Jurors were deadlocked 10-2 on a sexual battery count involving Lauren Young, the only accuser who testified at both Weinstein trials. She said she was a model aspiring to be an actor and screenwriter who was meeting with Weinstein about a script in 2013 when he trapped her in a hotel bathroom, groped her and masturbated in front of her.
Lacking any forensic evidence or eyewitness accounts of years-old allegations, the case hinged heavily on the stories and credibility of the four women at the center of the charges.
The women’s stories echoed the allegations of dozens of others who have emerged since Weinstein became a #MeToo lightning rod starting with stories in the New York Times in 2017. A movie about that reporting, “She Said,” was released during the trial, and jurors were repeatedly warned not to see it.
It was the defense that made #MeToo an issue during the trial, however, emphasizing that none of the four women went to the authorities until after the movement made Weinstein a target.

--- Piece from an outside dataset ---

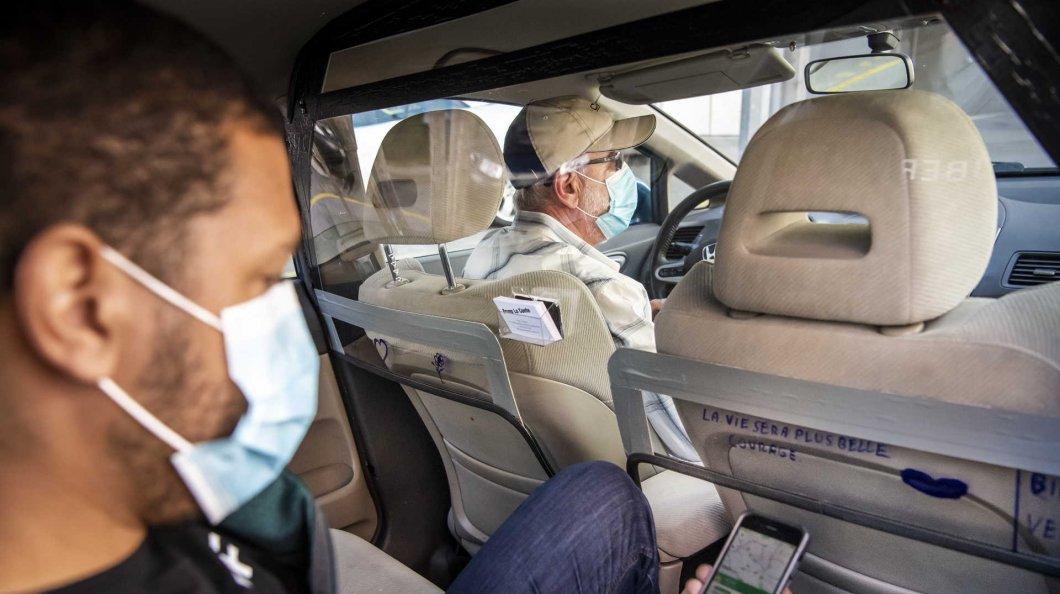 motorista e passageiro com máscara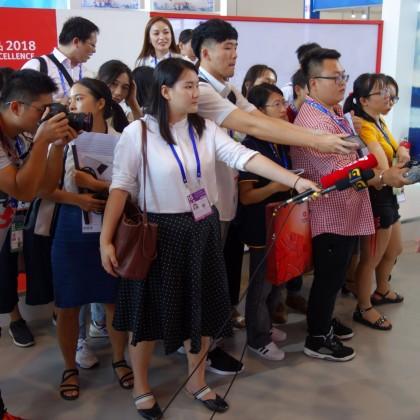 台灣貿易中心王副秘书长接受媒体团专访联代表参观台湾精品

Defense lawyers said two of the women — including the one he would be found guilty of raping — were entirely lying about their encounters with Weinstein. They said the other two had “100% consensual” sexual interactions that they later reframed.

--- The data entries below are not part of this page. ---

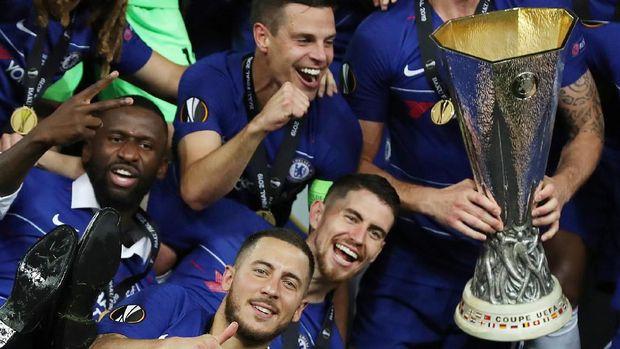 Eden Hazard meninggalkan Chelsea usai jadi juara Liga Europa.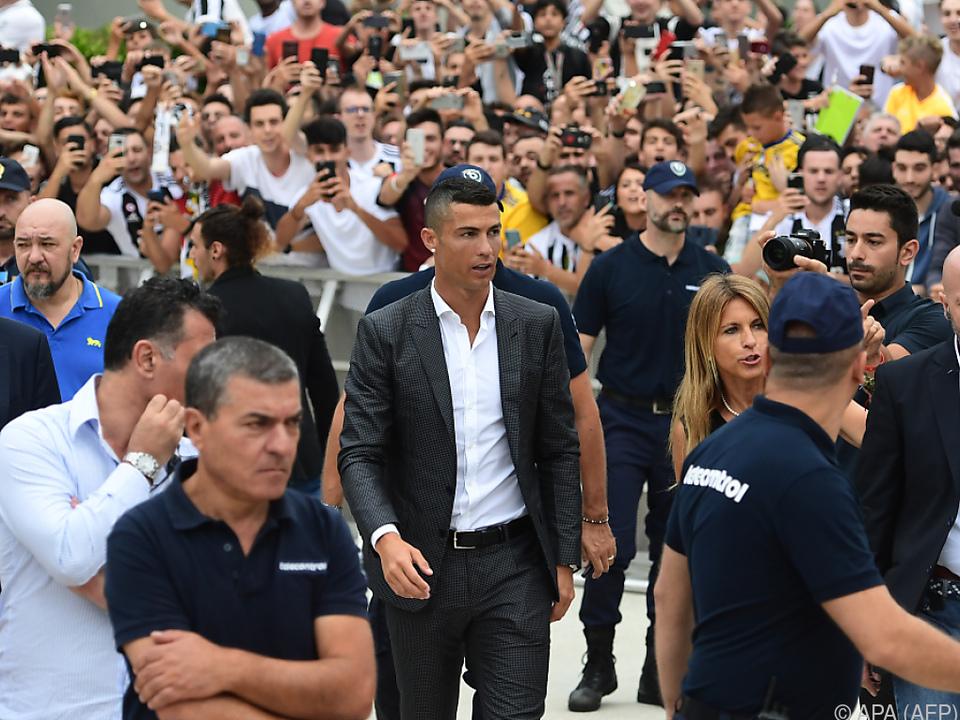 Der Portugiese wurde bei seiner Ankunft in Turin groß gefeiert
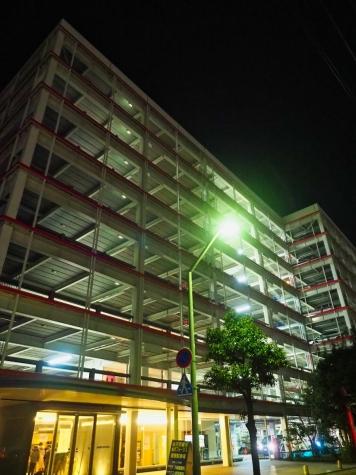 夜の立体駐車場【金沢駅西口】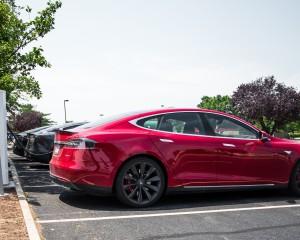 2015 Tesla Model S P85D Side View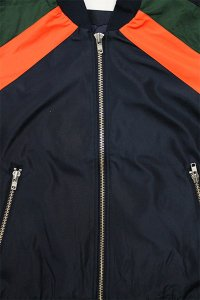<img class='new_mark_img1' src='//img.shop-pro.jp/img/new/icons16.gif' style='border:none;display:inline;margin:0px;padding:0px;width:auto;' />W.A.C LIGHT BOMBER JACKET GULOVIC【NVY/ORG/GRN】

Defense attorneys said during the trial that if Siebel Newsom hadn’t reached her later prominence she would be “just another bimbo who slept with Harvey Weinstein to get ahead in Hollywood.”
“Regret is not the same thing as rape,” Weinstein attorney Alan Jackson said in his closing argument.

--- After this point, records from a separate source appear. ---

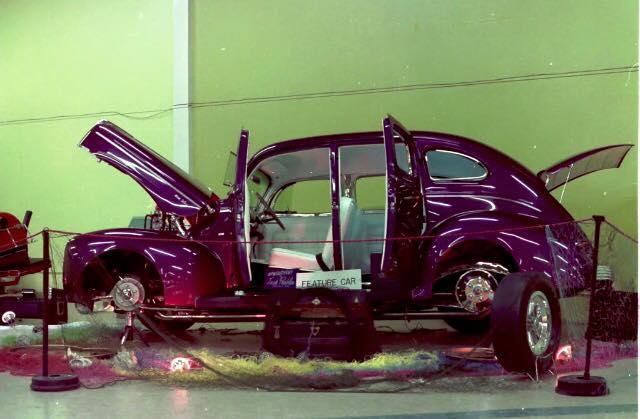 Vintage Car Show - Page 20 12193610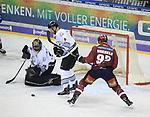 08.09.2017, Mercedes Benz Arena, Berlin, GER, 1.DEL, EISBAEREN BERLIN  VS.  THOMAS SABO ICE TIGERS, im Bild <br /> Marcel Noebels (Eisbaeren Berlin #92), Andreas Jenike (Nuernberg IceTigers #29), Brett Festerling (Nuernberg IceTigers #2)<br /> <br />      <br /> Foto &copy; nordphoto / Engler
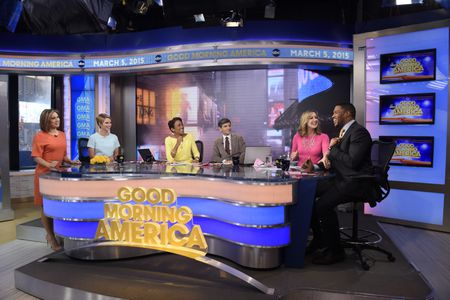 GINGER ZEE, AMY ROBACH, ROBIN ROBERTS, GEORGE STEPHANOPOULOS, LARA SPENCER, MICHAEL STRAHAN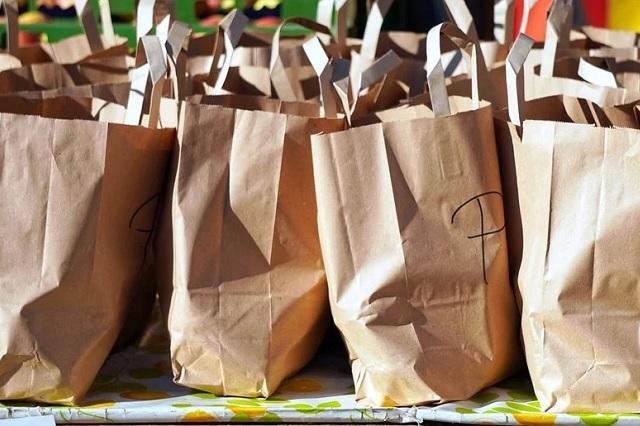 ¿Es verdad que las bolsas de papel contaminan menos que las de plástico?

He urged jurors to look past the the women’s emotional testimony and focus on the factual evidence.
“‘Believe us because we’re mad, believe us because we cried,’” Jackson said jurors were being asked to do. “Well, fury does not make fact. And tears do not make truth.”
All the women involved in the charges went by Jane Doe in court. The Associated Press does not typically name people who say they have been sexually abused unless they come forward publicly or agree to be named through their attorneys, as the women named here did.
Prosecutors called 40 other witnesses in an attempt to give context and corroboration to those stories. Four were other women who were not part of the charges but testified that Weinstein raped or sexually assaulted them. They were brought to the stand to establish a pattern of sexual predation.
Weinstein beat four other felony charges before the trial even ended when prosecutors said a woman he was charged with raping twice and sexually assaulting twice would not appear to testify. They declined to give a reason. Judge Lisa Lench dismissed those charges.
Weinstein’s latest conviction hands a victory to victims of sexual misconduct of famous men in the wake of some legal setbacks, including the dismissal of Bill Cosby’s conviction last year. The rape trial of “That ’70s Show” actor Danny Masterson, held simultaneously and just down the hall from Weinstein’s, ended in a mistrial. And actor Kevin Spacey was victorious at a sexual battery civil trial in New York last month.
Weinstein’s New York conviction survived an initial appeal, but the case is set to be heard by the state’s highest court next year. The California conviction, also likely to be appealed, means he will not walk free even if the East Coast conviction is thrown out.